Personal information
- Full name: Miguel Mocciola Greco
- Place of birth: Argentina
- Date of death: 25 December 1971
- Place of death: Santiago, Chile
- Position: Forward

Senior career*
- Years: Team / Apps / (Gls)
- 1939: Almagro / 1 / (0)
- 1939–1942: Audax Italiano / 67 / (40)
- 1945: San Lorenzo / 0 / (0)
- 194?: Everton
- 1948: Bádminton

Managerial career
- Audax Italiano (youth)
- Universidad Católica (youth)
- 1960–1962: Universidad Católica
- 1963: Deportes La Serena
- 1964: Palestino
- 1964: Ferrobádminton
- 1965–1966: Green Cross-Temuco
- 1969: Unión Española
- 1970: Deportes La Serena
- 1971: Magallanes

= Miguel Mocciola =

Argentine football player and manager

Miguel Mocciola Greco (died 25 December 1971) was an Argentine football forward and manager.

==Career==
A forward, Mocciola played in his homeland for Almagro in 1939. He moved to Chile and stood out with Audax Italiano from 1939 to 1942. He also played for Everton de Viña del Mar and Bádminton in Chile and had a stint with San Lorenzo de Almagro in his homeland.

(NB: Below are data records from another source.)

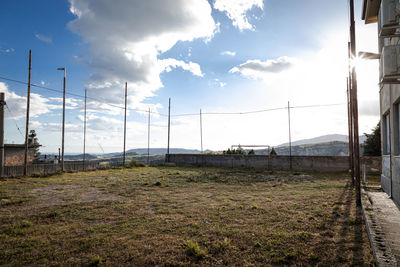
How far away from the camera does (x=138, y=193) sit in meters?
10.2

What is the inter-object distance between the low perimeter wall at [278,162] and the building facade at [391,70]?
31.8 feet

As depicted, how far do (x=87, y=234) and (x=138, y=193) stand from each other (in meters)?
5.20

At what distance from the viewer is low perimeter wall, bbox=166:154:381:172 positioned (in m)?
18.8

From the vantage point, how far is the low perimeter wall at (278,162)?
18828 millimetres

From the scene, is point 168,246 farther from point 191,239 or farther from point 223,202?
point 223,202

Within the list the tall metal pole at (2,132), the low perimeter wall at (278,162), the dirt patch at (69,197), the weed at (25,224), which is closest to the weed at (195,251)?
the weed at (25,224)

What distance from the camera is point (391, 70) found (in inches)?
204

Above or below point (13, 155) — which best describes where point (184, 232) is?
below

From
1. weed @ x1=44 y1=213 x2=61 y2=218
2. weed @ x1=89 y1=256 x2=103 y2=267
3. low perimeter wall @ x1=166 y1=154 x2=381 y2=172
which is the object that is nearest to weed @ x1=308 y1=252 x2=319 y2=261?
weed @ x1=89 y1=256 x2=103 y2=267

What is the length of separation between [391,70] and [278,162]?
1787cm

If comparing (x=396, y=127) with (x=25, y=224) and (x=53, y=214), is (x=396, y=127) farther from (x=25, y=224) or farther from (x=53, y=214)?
(x=25, y=224)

As a football coach, Mocciola started his career at both the Audax Italiano and the Universidad Católica youth ranks. In 1960, he assumed as the head coach of Universidad Católica, winning the 1961 Primera División.

In Chile, Mocciola also led Deportes La Serena, Palestino, Ferrobádminton, Green Cross-Temuco, Unión Española and Magallanes.